CHAPTER XVII
Hayden was half ill when he left Ydo's apartment. He felt a curious stifling sensation, a longing for air and motion and so strong was this feeling that he decided to dismiss the motor and walk home; but he had proceeded only a block or so, when he noticed an electric brougham draw up to the sidewalk. His heart gave a quick throb for he saw that Marcia's chauffeur was driving; but a moment later, his hopes were turned to disappointment, for instead of Marcia's dear face, the somewhat worn and worried countenance of her mother gazed out.
The moment she caught a glimpse of him, she brightened perceptibly and with a quick motion summoned him. Almost mechanically he made his way across the crowded sidewalk and took the hand she extended.
"Oh, Mr. Hayden," with a plaintive quaver in her voice, "won't you drive about a little with me? I must talk to some one. I must have advice and—and the sympathy that I know your generous heart will be only too ready to give. It may be unconventional to ask you, and I may be taking up far too much of your valuable time. You will tell me frankly if this is so, will you not?"
Hayden murmured a polite protest, and expressed his appreciation of the privilege in a few words, scarcely conscious of what he was saying, and then sank into the seat beside her, inwardly lamenting his stupidity that he had so impulsively dismissed his waiting taxicab.
"So unconventional!" again murmured the lady as he took his seat, "but then, I am all impulse and intuition. As Mr. Oldham has so often said to me, 'I would rather depend on your intuitions than on the reasoning of the wisest statesmen.' Very, very absurd of him, and yet so dear and in one sense, true."

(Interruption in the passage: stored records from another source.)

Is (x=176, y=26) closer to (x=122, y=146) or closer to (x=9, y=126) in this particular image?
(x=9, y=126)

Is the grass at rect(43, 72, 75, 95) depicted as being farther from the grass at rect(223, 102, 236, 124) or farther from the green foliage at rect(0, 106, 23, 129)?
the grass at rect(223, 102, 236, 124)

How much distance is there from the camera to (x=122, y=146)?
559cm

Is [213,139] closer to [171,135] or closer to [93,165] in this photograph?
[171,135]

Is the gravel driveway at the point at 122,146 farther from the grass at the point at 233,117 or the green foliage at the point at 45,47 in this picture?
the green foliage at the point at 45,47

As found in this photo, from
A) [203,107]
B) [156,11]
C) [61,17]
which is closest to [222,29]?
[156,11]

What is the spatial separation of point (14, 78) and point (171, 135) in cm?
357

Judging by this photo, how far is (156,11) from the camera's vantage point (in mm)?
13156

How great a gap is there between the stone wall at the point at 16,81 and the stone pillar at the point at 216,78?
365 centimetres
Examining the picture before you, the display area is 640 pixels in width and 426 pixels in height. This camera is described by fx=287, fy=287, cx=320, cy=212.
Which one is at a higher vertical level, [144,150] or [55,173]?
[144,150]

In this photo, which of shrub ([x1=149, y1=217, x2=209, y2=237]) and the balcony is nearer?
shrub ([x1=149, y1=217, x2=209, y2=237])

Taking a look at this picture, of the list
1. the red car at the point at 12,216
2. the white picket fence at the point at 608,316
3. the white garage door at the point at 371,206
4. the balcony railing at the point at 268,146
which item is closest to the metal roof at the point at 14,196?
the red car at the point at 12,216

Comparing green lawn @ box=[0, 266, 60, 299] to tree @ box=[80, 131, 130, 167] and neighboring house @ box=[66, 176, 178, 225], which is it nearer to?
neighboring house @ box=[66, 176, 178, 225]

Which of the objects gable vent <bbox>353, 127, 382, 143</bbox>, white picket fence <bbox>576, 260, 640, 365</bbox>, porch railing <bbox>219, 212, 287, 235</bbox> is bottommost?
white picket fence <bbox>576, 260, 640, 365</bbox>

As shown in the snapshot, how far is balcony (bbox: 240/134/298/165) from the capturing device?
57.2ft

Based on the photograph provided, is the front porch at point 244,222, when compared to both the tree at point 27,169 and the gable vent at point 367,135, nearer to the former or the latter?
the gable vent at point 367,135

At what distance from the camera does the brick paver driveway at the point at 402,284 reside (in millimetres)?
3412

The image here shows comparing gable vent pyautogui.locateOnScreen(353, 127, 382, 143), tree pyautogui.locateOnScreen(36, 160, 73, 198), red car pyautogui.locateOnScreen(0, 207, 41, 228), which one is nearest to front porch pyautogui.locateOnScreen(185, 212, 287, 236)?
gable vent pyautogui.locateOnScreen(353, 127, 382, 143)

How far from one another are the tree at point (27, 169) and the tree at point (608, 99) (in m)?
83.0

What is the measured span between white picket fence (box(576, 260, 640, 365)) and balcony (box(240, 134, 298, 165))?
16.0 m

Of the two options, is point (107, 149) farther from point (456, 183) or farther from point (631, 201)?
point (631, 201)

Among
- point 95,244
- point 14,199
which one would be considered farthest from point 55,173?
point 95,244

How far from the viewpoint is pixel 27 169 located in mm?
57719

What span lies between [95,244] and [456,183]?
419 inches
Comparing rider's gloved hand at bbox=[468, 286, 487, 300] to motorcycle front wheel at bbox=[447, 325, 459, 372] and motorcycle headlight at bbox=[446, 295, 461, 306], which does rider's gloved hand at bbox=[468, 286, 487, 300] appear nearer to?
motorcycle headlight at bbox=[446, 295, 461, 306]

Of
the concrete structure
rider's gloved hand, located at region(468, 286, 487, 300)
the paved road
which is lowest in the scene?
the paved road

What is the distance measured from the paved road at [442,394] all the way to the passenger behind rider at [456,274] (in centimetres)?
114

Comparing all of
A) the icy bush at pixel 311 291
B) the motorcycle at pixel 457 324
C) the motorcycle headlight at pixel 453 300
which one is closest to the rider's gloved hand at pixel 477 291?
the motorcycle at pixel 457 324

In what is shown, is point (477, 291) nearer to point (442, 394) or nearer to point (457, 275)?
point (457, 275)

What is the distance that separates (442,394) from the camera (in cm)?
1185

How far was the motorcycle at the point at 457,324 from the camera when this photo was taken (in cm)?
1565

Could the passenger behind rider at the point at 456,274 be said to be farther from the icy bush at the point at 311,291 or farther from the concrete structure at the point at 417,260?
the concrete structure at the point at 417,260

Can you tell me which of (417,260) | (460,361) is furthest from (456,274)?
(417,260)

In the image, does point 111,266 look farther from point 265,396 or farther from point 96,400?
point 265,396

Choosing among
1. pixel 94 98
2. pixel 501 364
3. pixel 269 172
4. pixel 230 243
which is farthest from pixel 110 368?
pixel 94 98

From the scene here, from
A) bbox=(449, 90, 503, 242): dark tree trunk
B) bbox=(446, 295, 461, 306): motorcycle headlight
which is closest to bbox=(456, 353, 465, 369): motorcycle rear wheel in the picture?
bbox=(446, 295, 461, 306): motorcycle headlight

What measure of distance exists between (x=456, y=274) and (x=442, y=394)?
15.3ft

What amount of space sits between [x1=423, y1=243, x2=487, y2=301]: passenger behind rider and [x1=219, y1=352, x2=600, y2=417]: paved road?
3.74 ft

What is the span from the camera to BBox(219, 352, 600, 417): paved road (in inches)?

"True in all senses," said Hayden with the gallantry expected of him. This Venus Victrix was not so critical as to cavil at the manifest effort in his tones. Let it be forced or spontaneous, a compliment was a compliment to her.
"Mr. Hayden, Robert, if I may call you so, I am very, very unhappy this morning, and—and I have no one, no one to console or comfort me."
Hayden felt a quick impulse of pity, for there was that in her speech and appearance which convinced him that she really was fretting over something, and he saw that under her careful powder and rouge her face looked worn and worried.